• Dental Insurance
  • Discount Plans
  • Indemnity Plans
  • Dental HMO's
  • Dental PPO's

Dental Insurance

Finding the right value in dental insurance vs dental plans is an important step in purchasing dental coverage for you and your family. Both types of dental plans have advantages and disadvantages and one size does not fit everyone. Keeping this in mind is an important rule when you shop for the dental plan that best fits your needs. We sell both individual and family dental insurance and dental discount plans throughout all 50 states. Here are some brief examples that may help you decide.

Dental Discount Plans

This type of dental plan is not insurance. The managing organizations have negotiated with local dental offices to establish a set price for a particular dental procedure and offer deep discounts (some up to 70%) off the regular ADA pricing code. This plan has several advantages over traditional dental insurance plans, namely, there are no exclusions for pre-existing conditions. This allows a patient to receive immediate coverage for work without meeting any waiting period requirements.

Indemnity Plans

This is the plan where you choose your own dentist. The dental insurance plan pays the dental office (dentist) on a traditional fee-for-service basis. A monthly premium is paid by the client and/or the employer to an insurance company, which then reimburses the dental office (dentist) for the services rendered. An insurance company usually pays between 50% - 80% of the dental office (dentist) fees for a covered procedures; the remaining 20% - 50% is paid by the client. These plans often have a pre-determined or set deductible amount which varies from plan to plan.
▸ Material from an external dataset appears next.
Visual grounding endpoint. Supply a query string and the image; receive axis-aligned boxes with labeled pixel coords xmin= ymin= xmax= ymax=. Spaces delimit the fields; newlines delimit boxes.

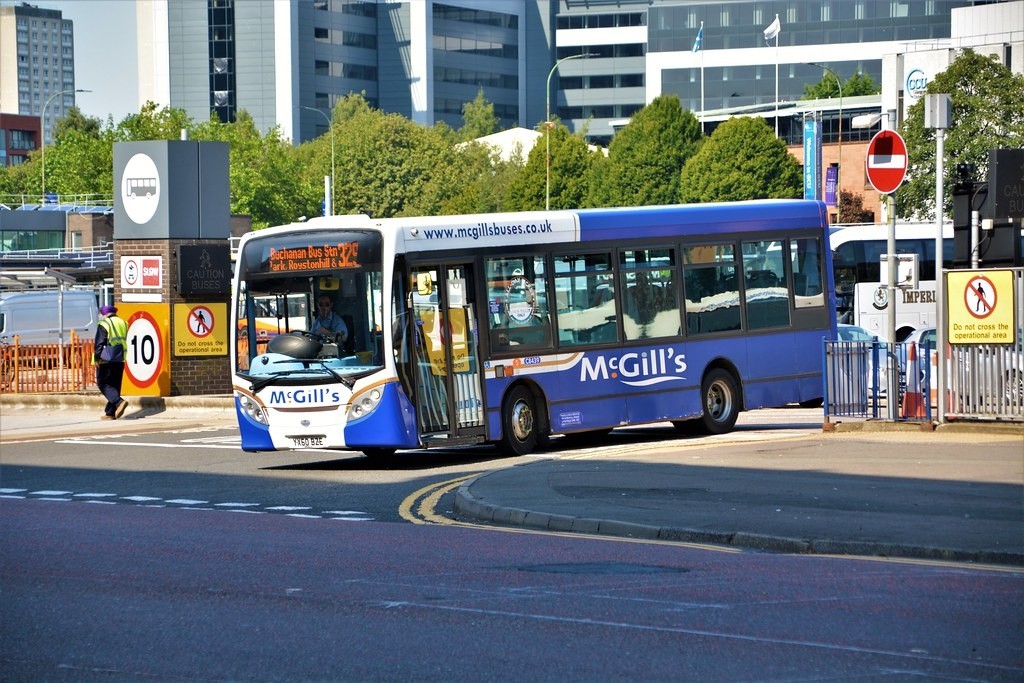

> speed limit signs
xmin=123 ymin=311 xmax=164 ymax=389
Indemnity plans also can limit the amount of services covered within a given year and pay the dentist based on a variety of fee schedules.

Dental HMO's

These insurance plans, also known as "capitation plans," operate like their medical HMO cousins. This type of dental plan provides a comprehensive dental care to enrolled patients through designated provider office (dentist). A Dental Health Maintenance Organization (DHMO) is a common example of a capitation plan. The dentist is paid on a per capita (per person) basis rather than for actual treatment provided. Participating dentists receive a fixes monthly fee based on the number of patients assigned to the office. In addition to premiums, client co-payments may be required for each visit.

Dental PPO's

Another true insurance plan, a Preferred provider organizations ( PPO) falls somewhere between an indemnity plan and a dental HMO. This plan allows a particular group of patients to receive dental care from a defined panel of dentists. The participating dentist agrees to charge less than usual fees to this specific patient base, providing savings for the plan purchaser. If the patient chooses to see a dentist who is not designated as a "preferred provider," that patient may be required to pay a greater share of the fee-for-service. A group of dentists agrees to provide services at a deeply discounted rate, giving you substantial savings as long as you stay in their network. Unlike the more restrictive DHMO, though, you can go out of network and still receive some benefits.